■ SELECTED EXTRACT:
CFT: TRIM Consolodation on UFS/FFS filesystems

Mark Millard marklmi at yahoo.com
Wed Sep 5 16:53:37 UTC 2018


[I got some results but also provide notes about
context limitations for what can be tested.]

On 2018-Sep-5, at 12:06 AM, Mark Millard <marklmi at yahoo.com> wrote:

> On 2018-Sep-4, at 10:20 PM, Kirk McKusick <mckusick at mckusick.com> wrote:
> 
>> Thanks for the report. Do you have a sense/measurement that the
>> build times better/same/worse than without the consolidation?
> 
> 
> buildworld buildkernel is far from I/O bound overall (elapsed time)
> when built via clang when the llvm materials are being built in this
> context: CPU/RAM bound. (I watched gstat -pd and top -CawSores for
> evidence of this.) Also, swap/paging I/O would not involve
> consolidation. It would be odd for the new consolidation to make
> much of a difference for this activity. (gcc 4.2.1 based builds were
> more I/O bound in my experience.)
> 
> But installworld is far more I/O bound and does take something
> like 11 or 12 minutes in this context. (installkernel is also
> more I/O bound but takes far less time.)
> 
> I have a record of an updating installworld for
> clang-cortexA53-installworld-poud already with consolidation
> turned on . . .
> 
> Start time: 2018-09-04:12:48:14
> End   time: 2018-09-04:12:59:54 (so 11 min 40 sec or so elapsed)
> typescript log size: 8698790
> 
> So after the poudriere/pkg activity I could repeat the
> "-j4 installworld distrib-dirs distribution DB_FROM_SRC=1
> DESTDIR=/usr/obj/DESTDIRs/clang-cortexA53-installworld-poud"
> with the new consolidation turned off. (That would leave
> active the mmc/sd code's consolidation that Ian L.
> referenced.)
> 
> I could also try yet again but with trim disabled for the file
> system, giving a 3rd contrasting case.
> 
> Would these comparisons help?
> 
> 
> As for my poudriere-devel use, I previously used PARALLEL_JOBS=1 but
> did this activity with PARALLEL_JOBS=2 (both with ALLOW_MAKE_JOBS=yes ).
> PARALLEL_JOBS=2 makes comparing individual port-build times a problem
> because of competing use of the CPUs over the same time period. There
> also is the issue of how I/O bound each port's build is or is not
> for the context.
> 
> Using "gstat -pd" and "top -CawSores" to watch devel/gcc8 build
> indicates I/O %busy is usually < 2%, even < 1%, and much of the time
> is 0.0% or 0.1%. (This is during a "prev-gcc" bootstrap stage, no
> longer using clang.)  It would be odd for the new consolidation to
> make much of an overall difference here. A more I/O bound port build?

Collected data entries
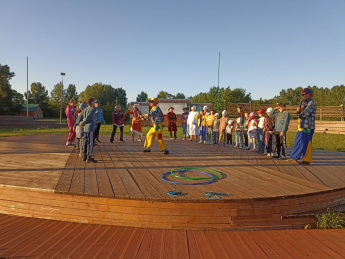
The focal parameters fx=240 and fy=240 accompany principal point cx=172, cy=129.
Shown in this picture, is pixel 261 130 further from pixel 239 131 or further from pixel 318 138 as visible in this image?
pixel 318 138

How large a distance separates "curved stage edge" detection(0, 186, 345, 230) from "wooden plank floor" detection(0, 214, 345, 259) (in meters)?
0.11

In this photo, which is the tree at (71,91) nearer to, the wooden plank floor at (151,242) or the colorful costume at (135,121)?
the colorful costume at (135,121)

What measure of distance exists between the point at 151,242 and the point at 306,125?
5181 mm

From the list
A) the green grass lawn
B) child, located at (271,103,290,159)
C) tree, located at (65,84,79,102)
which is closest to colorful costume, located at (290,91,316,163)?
child, located at (271,103,290,159)

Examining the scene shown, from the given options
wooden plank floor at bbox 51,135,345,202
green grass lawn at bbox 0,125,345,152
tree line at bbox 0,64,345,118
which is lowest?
green grass lawn at bbox 0,125,345,152

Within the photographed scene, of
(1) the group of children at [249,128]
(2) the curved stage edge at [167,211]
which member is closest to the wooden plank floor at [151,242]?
(2) the curved stage edge at [167,211]

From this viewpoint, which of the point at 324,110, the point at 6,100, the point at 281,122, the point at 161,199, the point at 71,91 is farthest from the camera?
the point at 71,91

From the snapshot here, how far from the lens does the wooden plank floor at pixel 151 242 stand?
275cm

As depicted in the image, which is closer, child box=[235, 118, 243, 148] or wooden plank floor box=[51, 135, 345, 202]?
wooden plank floor box=[51, 135, 345, 202]

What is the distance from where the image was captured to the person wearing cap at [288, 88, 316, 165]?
20.2ft

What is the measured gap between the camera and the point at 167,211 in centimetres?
338

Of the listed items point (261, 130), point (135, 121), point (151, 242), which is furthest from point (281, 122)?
point (135, 121)

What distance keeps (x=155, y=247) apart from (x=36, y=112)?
81.9 m

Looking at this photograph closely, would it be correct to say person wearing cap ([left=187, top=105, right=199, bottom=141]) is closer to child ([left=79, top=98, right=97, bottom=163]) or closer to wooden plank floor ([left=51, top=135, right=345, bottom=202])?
wooden plank floor ([left=51, top=135, right=345, bottom=202])
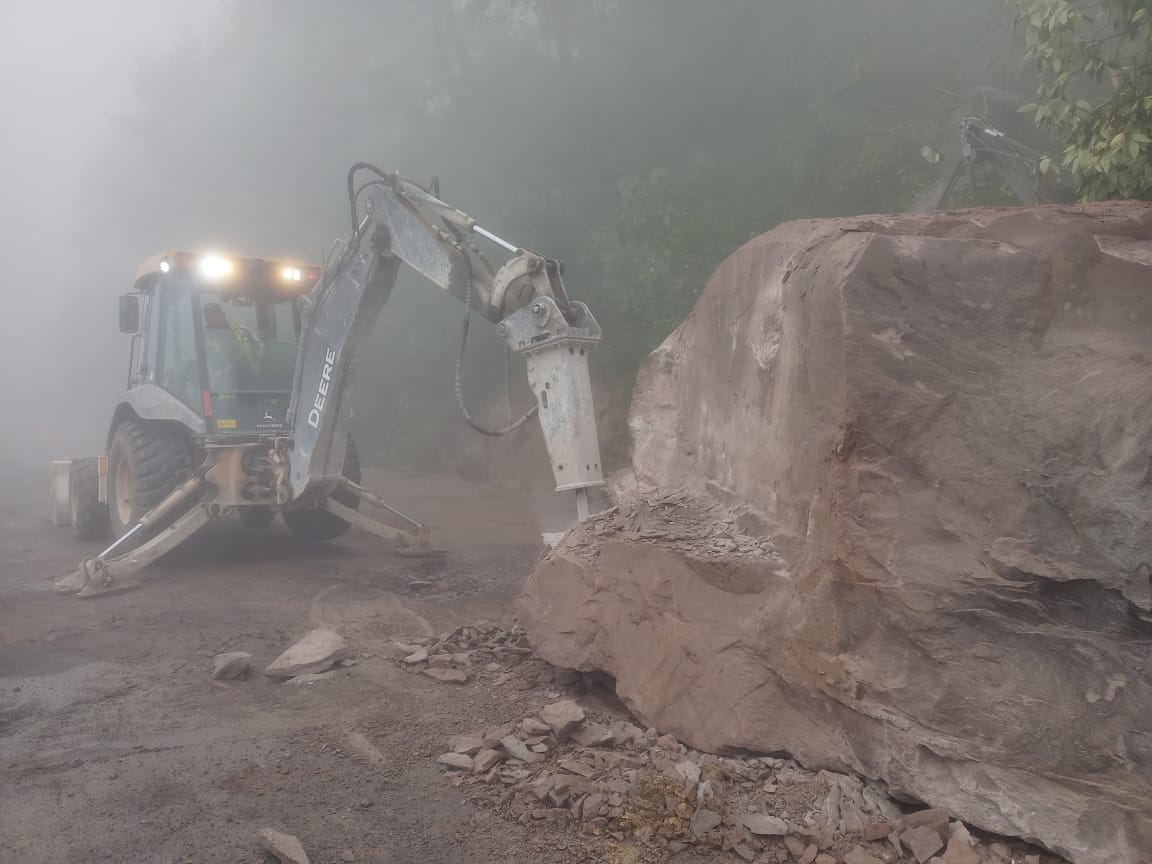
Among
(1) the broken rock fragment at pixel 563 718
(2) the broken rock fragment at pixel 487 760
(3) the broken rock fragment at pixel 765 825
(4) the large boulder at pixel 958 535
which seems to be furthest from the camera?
(1) the broken rock fragment at pixel 563 718

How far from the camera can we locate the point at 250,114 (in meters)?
30.0

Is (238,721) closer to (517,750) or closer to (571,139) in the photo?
(517,750)

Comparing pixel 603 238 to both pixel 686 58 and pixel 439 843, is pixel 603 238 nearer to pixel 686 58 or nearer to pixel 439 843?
pixel 686 58

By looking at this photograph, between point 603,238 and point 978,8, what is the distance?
7162 mm

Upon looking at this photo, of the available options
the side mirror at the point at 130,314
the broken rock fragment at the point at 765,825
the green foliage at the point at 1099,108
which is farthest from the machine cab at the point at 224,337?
the green foliage at the point at 1099,108

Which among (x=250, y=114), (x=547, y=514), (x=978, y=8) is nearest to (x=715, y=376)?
(x=547, y=514)

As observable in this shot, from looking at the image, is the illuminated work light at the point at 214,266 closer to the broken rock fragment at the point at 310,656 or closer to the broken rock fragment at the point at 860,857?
the broken rock fragment at the point at 310,656

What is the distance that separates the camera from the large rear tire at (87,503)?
31.1 ft

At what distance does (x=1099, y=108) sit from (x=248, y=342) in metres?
7.10

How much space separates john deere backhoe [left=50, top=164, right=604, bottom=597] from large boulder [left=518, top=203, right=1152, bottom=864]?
258 cm

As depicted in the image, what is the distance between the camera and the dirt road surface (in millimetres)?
3158

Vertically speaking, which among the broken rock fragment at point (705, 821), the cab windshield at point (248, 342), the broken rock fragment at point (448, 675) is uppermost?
the cab windshield at point (248, 342)

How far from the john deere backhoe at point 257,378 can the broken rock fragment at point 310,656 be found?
2169mm

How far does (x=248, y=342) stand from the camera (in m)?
8.12
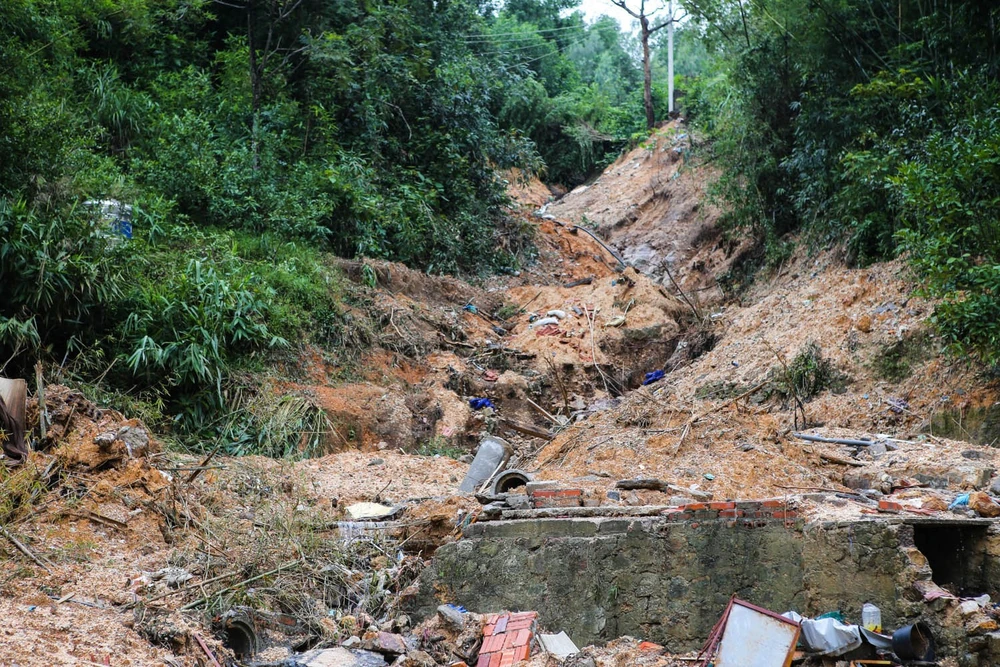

■ JOBS:
A - Rewrite the paragraph of the email on TRIM consolidation that begins "buildworld buildkernel is far from I/O bound" as a short bulleted list, keeping its main facts.
B - Copy out the records word for word, starting with the line that contains "How much space" and going on through the end of the records. Leave the pictures out of your answer.

■ SOLUTIONS IN ORDER:
A -
- When built with clang while the llvm materials are being built, buildworld buildkernel is CPU/RAM bound, not I/O bound overall in elapsed time. Watching gstat -pd and top -CawSores showed this.
- Swap/paging I/O would not involve consolidation.
- So the new consolidation would be unlikely to make much difference for this activity.
- In the writer's experience, gcc 4.2.1 based builds were more I/O bound.

B -
How much space separates john deere backhoe [left=50, top=164, right=604, bottom=597] from large boulder [left=518, top=203, right=1152, bottom=864]?
258 cm

As depicted in the image, what is the distance between the camera and the dirt road surface (in millimetres)?
3158

Vertically speaking, which among the broken rock fragment at point (705, 821), the cab windshield at point (248, 342), the broken rock fragment at point (448, 675) is uppermost?
the cab windshield at point (248, 342)

How far from the john deere backhoe at point 257,378 can the broken rock fragment at point 310,656 be found?
2169mm

How far does (x=248, y=342) stand from the camera (in m)?
8.12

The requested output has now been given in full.